Why did you make a movie* they said
Il était une fois un fragment de vie
Tous les jours, ici là et ailleurs, mille gestes sont posés pour que nous puissions lire le journal, cette publication mille fois consommée au rythme de l’habitude. Mais qui sont ceux qui, à la base, produisent le journal et se retrouvent le plus souvent “en dernières pages”?
Des gens
Les personnages du film, des travailleurs de la forêt, du papier et de l’impression du journal, nous font participer à trois saisons de production, à trois mouvements de labeur qui devraient nous conduire à une relecture du journal, du point de vue de ses conditions de production matérielle.

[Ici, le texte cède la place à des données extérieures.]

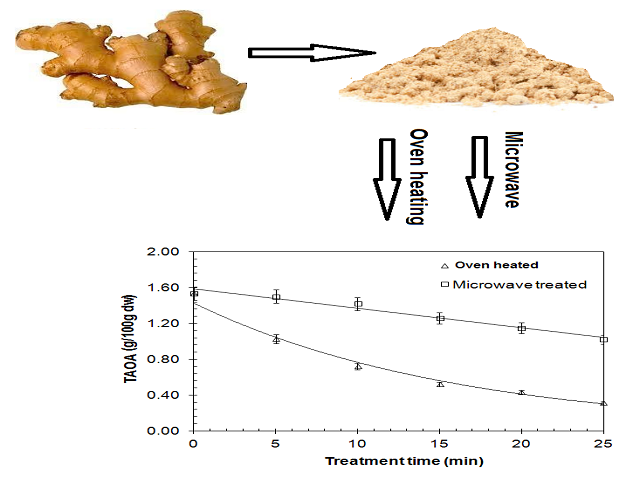Phytochemical Composition and Antioxidant Potential of Oven Heated and Microwave Treated Ginger (Zingiber officinale Roscoe)
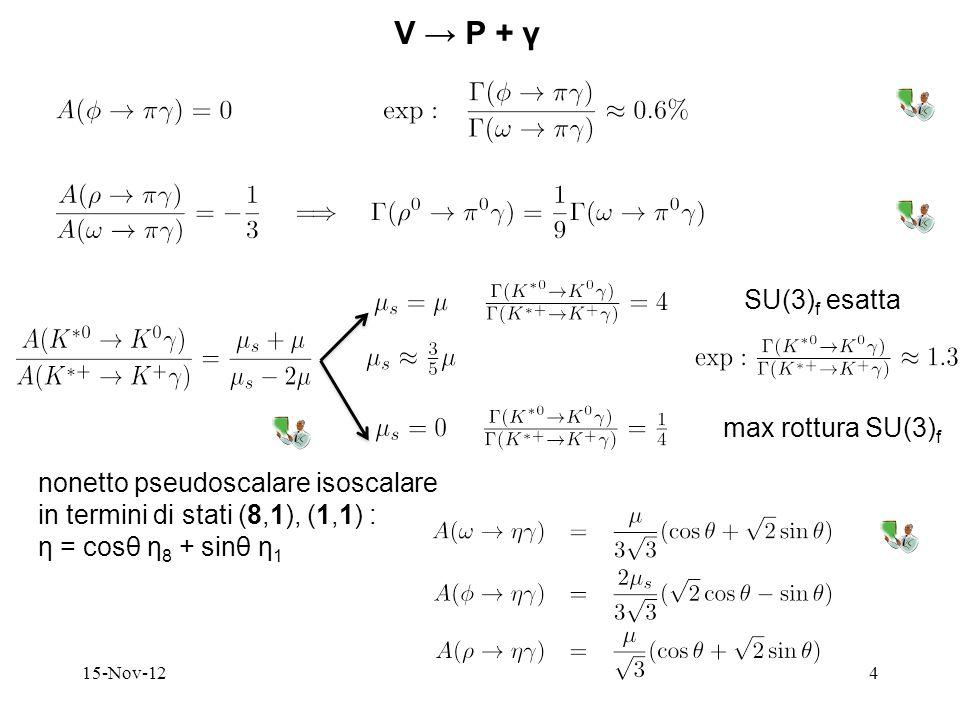 15-Nov-124 V P + γ SU(3) f esatta max rottura SU(3) f nonetto pseudoscalare isoscalare in termini di stati (8,1), (1,1) : η = cosθ η 8 + sinθ η 1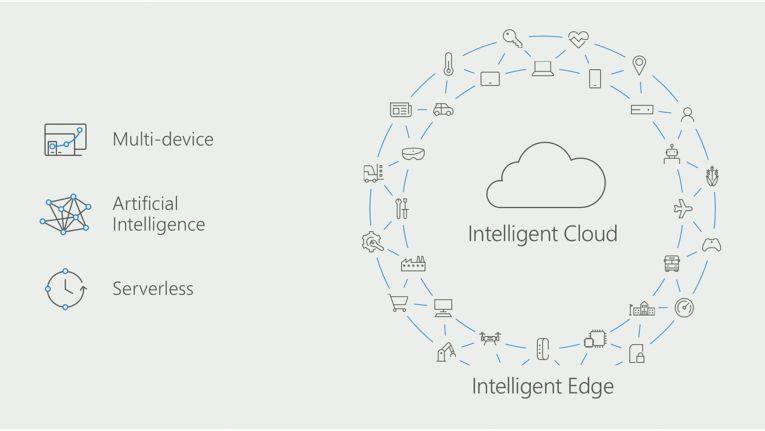 """Paradigmenwechsel: Von """"Mobile First"""" und """"Cloud First"""" zu einer intelligenten Cloud und einer intelligenten Edge."""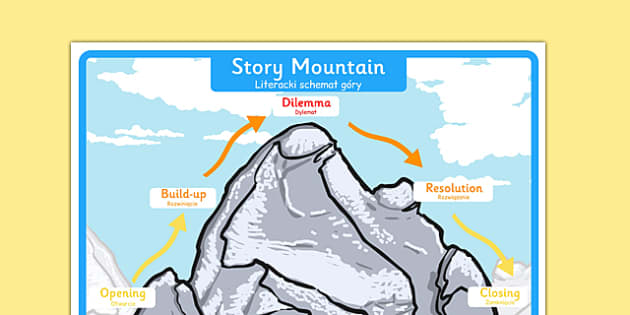 Story Mountain Display Poster Large Polish Translation - polish, story mountain, display poster, display, poster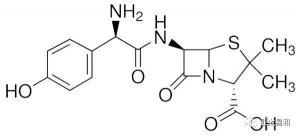 阿莫西林和复方阿莫西林的区别和用法,快看用对了吗!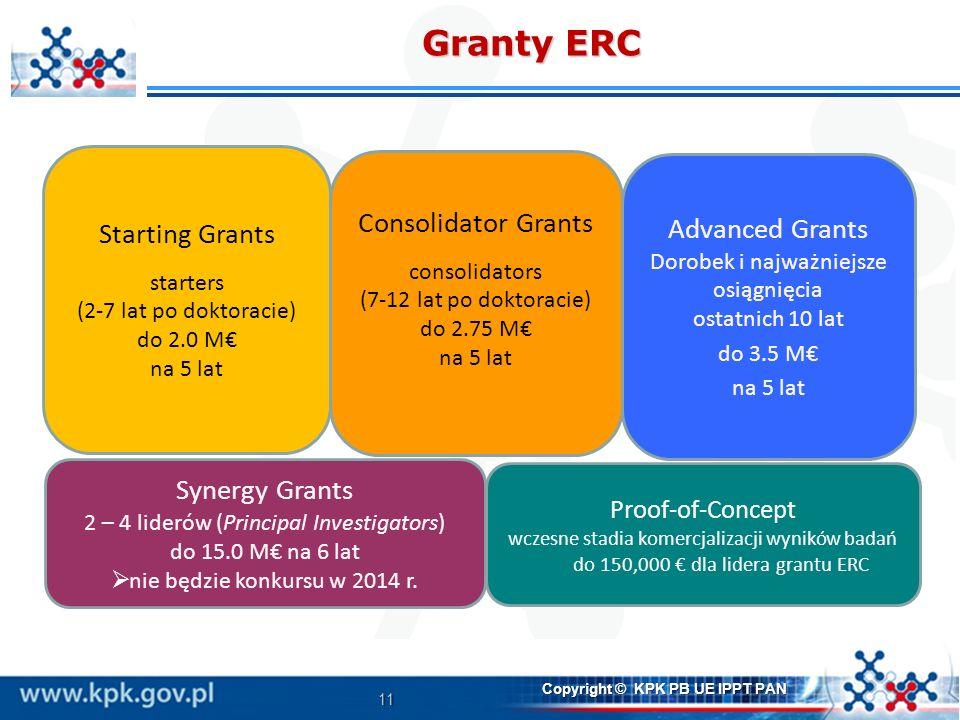 11 Copyright © KPK PB UE IPPT PAN Granty ERC Starting Grants starters (2-7 lat po doktoracie) do 2.0 M na 5 lat Advanced Grants Dorobek i najważniejsze osiągnięcia ostatnich 10 lat do 3.5 M na 5 lat Synergy Grants 2 – 4 liderów (Principal Investigators) do 15.0 M na 6 lat nie będzie konkursu w 2014 r.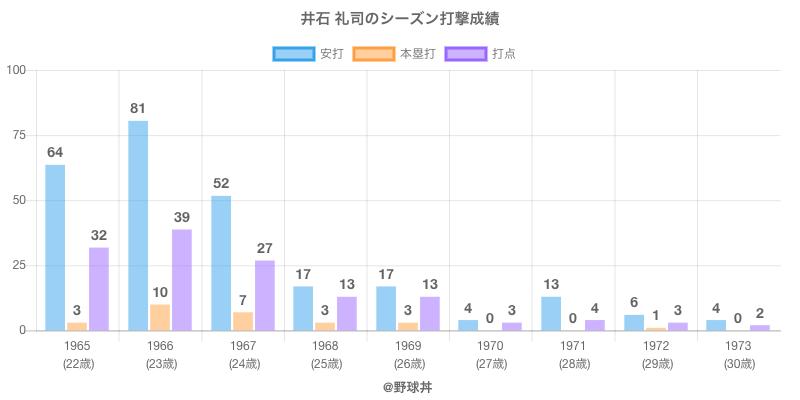 #井石 礼司のシーズン打撃成績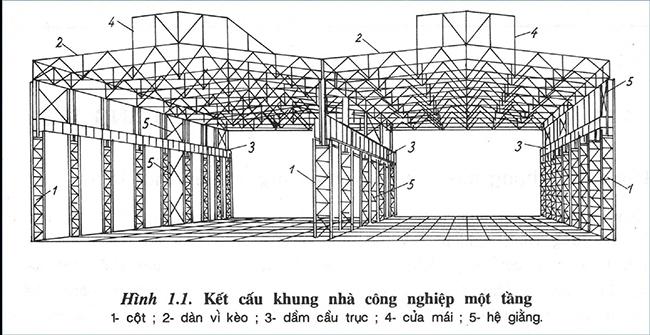 Thiết kế nhà thép có cầu trục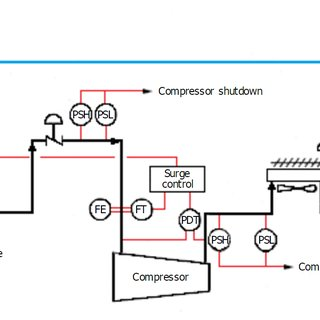 Simplified centrifugal compressor performance map, showing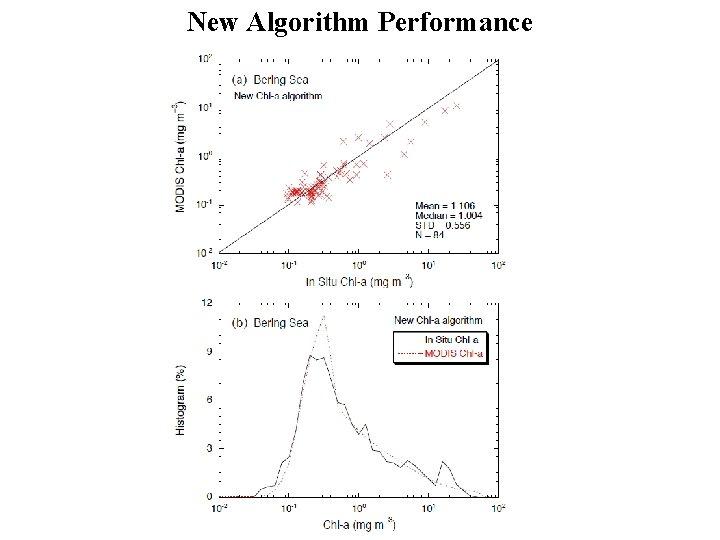New Algorithm Performance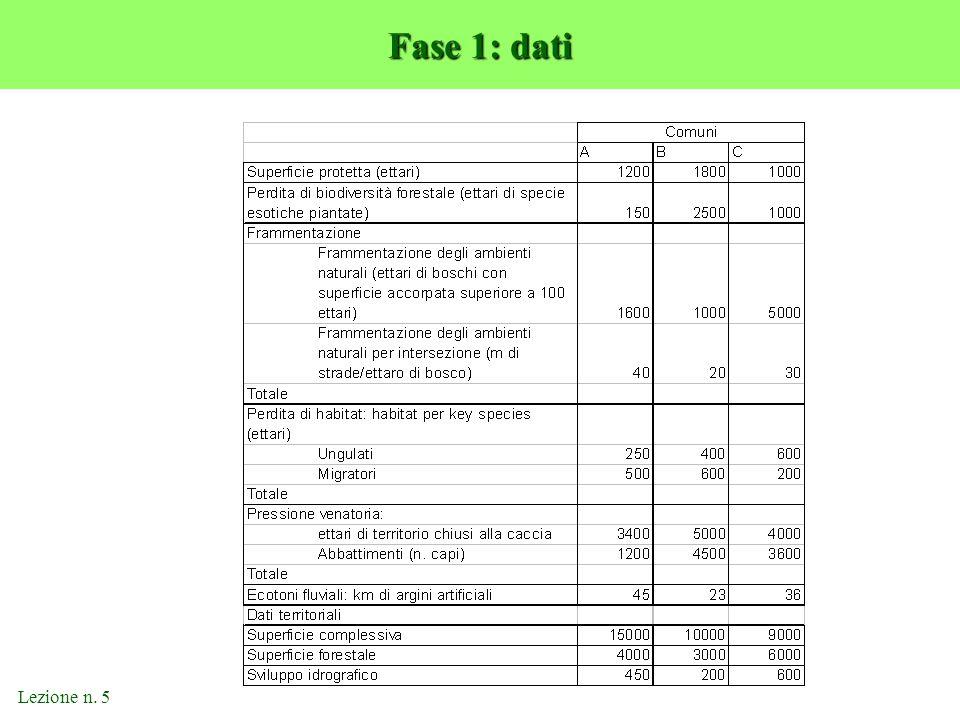 Lezione n. 5 Fase 1: dati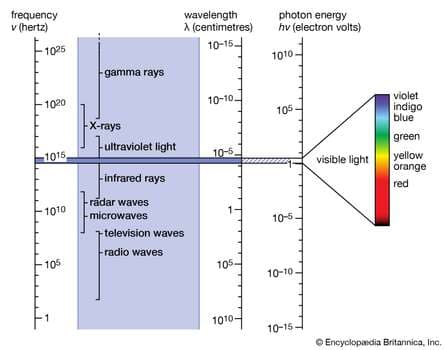 different-artificial-light-sources-used-in-modern-society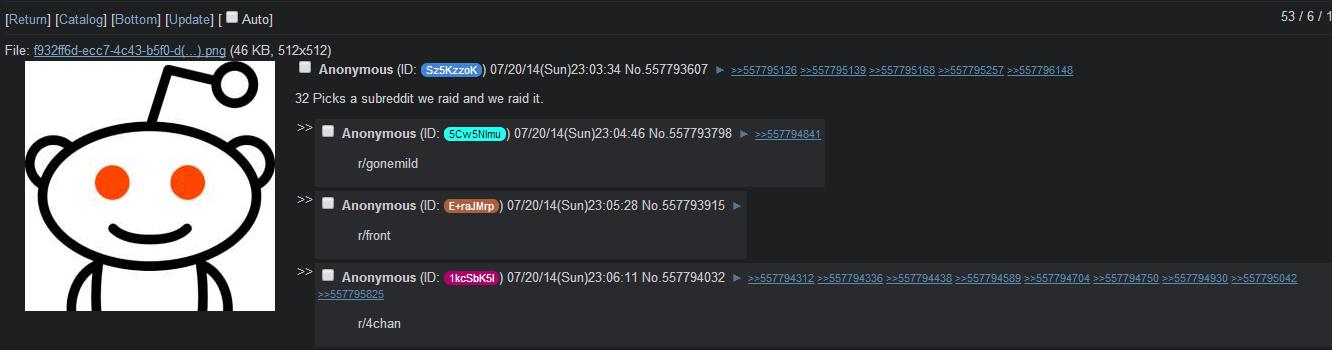 Oh, 4chan. . File II II II I I I Auto] 32 Picks 3 subreddit we raid r/ gonewild r/ fro roshan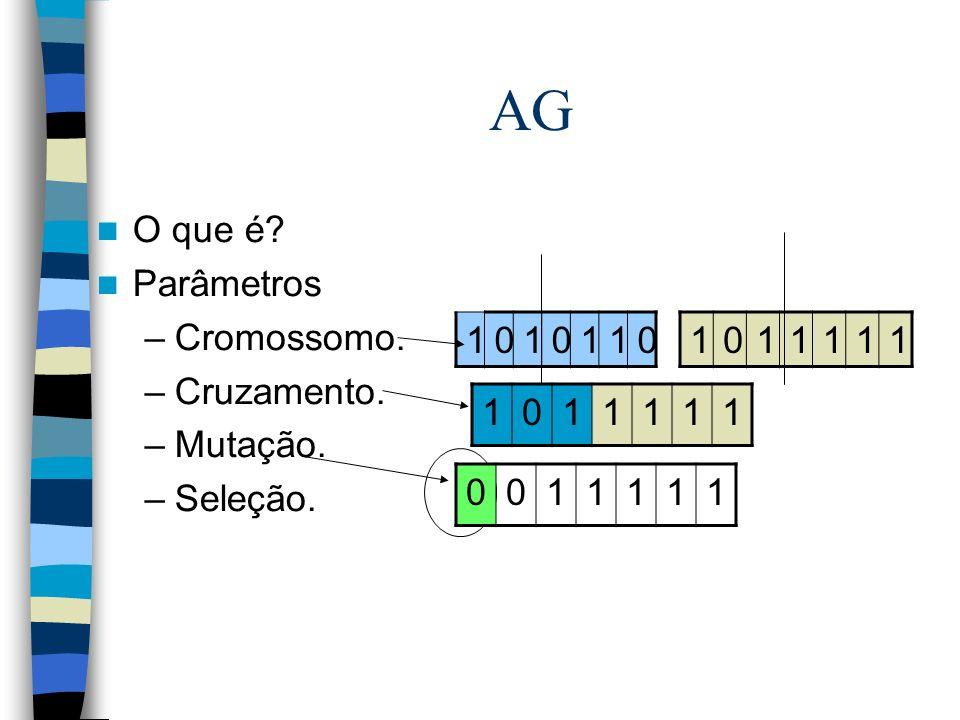 AG O que é? Parâmetros –Cromossomo. –Cruzamento. –Mutação. –Seleção. 1010110 1011111 1011111 0011111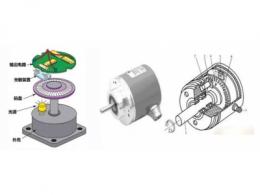 脉冲编码器的分类和特点 脉冲编码器的结构示意图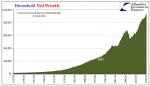U.S. Household Net Worth, April 1954 - April 2016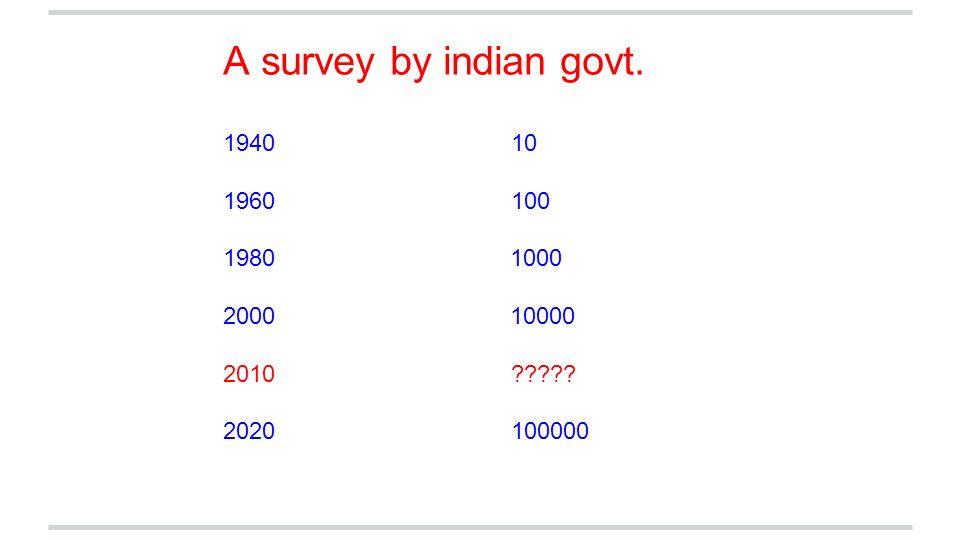 A survey by indian govt. 1940 10. 1960 100. 1980 1000.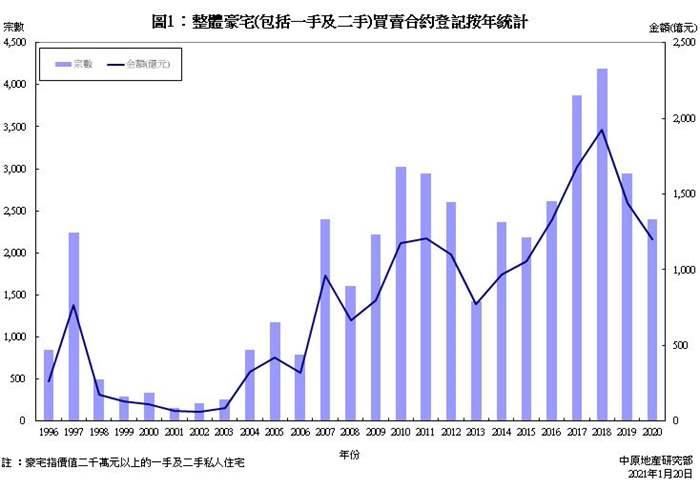 豪宅買賣合約登記統計分析 (2020年)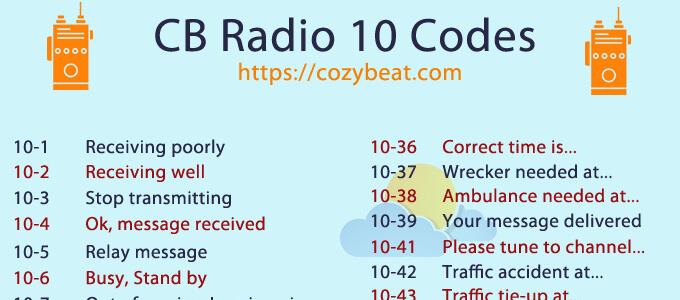 10 Codes & Slang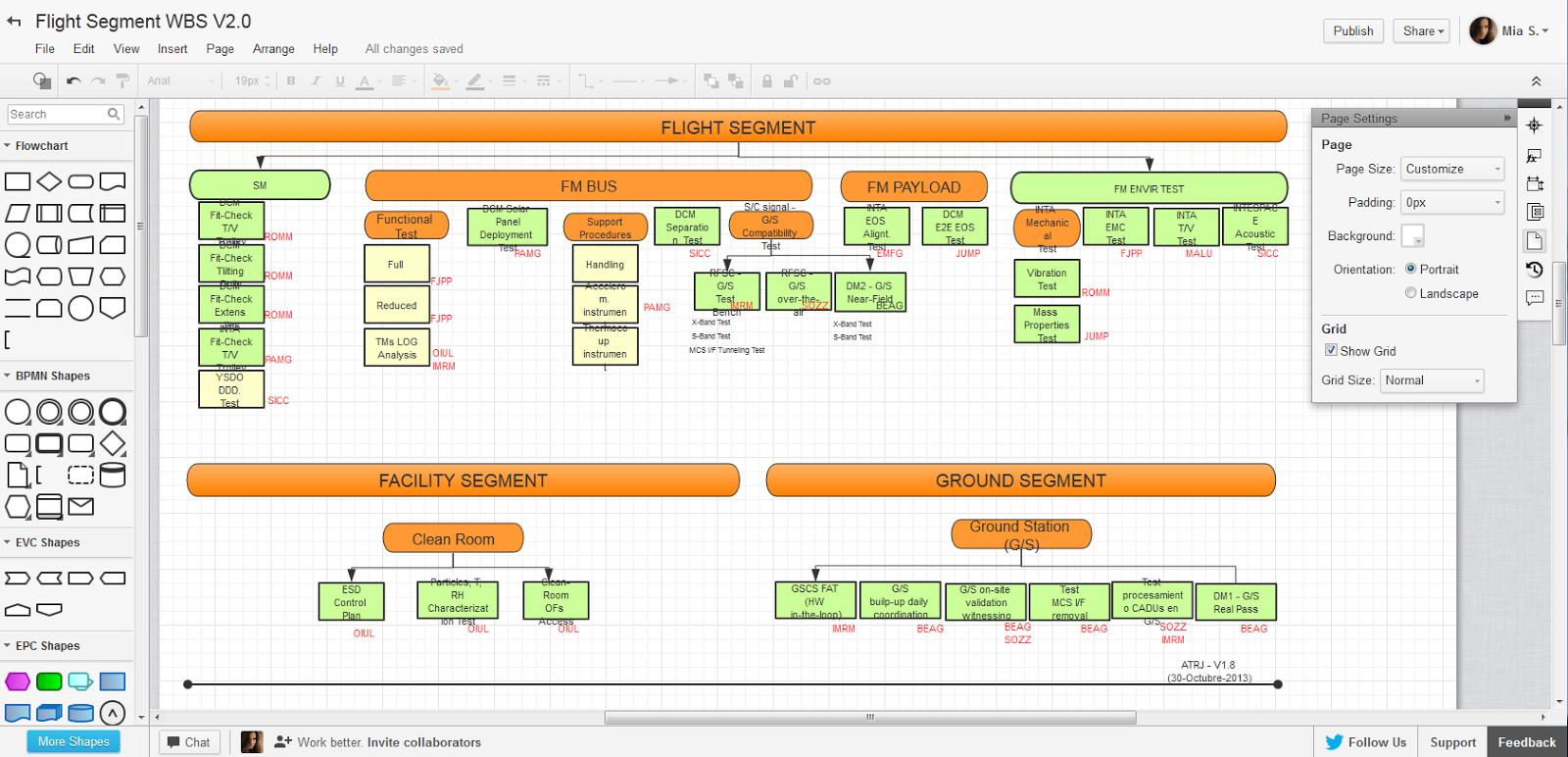 ProcessOn - diagram designer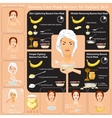 Beauty facial procedures infographic Face vector image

Photographie Louise BIlodeau
En quelques tableaux, les divers intervenants du film nous dressent un portrait de leur situation dans le corps social et nous font part de leurs aspirations quant à l’amélioration de leur milieu de vie. Une proposition de réflexion sur l’utilité sociale, les conditions de travail et la réalité socio- politique environnante.
Une piste
N’y aurait-il pas, à l’ombre du journal, quelques signes évocateurs de l’état du pouvoir actuel?
Une démarche
Interroger la vie, s’enquérir du pourquoi et du comment des choses, tenter de refléter, d’un point de vue particulier et à travers le filtre des appareils cinématographiques, un fragment du réel, tel a été le fondement de notre démarche. Ce film est un gros plan sur un objet délimité: le journal, un cadrage serré qui déborde sur l’ensemble du décor, un peu une réponse au poème de Brecht: “Questions que pose un ouvrier qui lit”.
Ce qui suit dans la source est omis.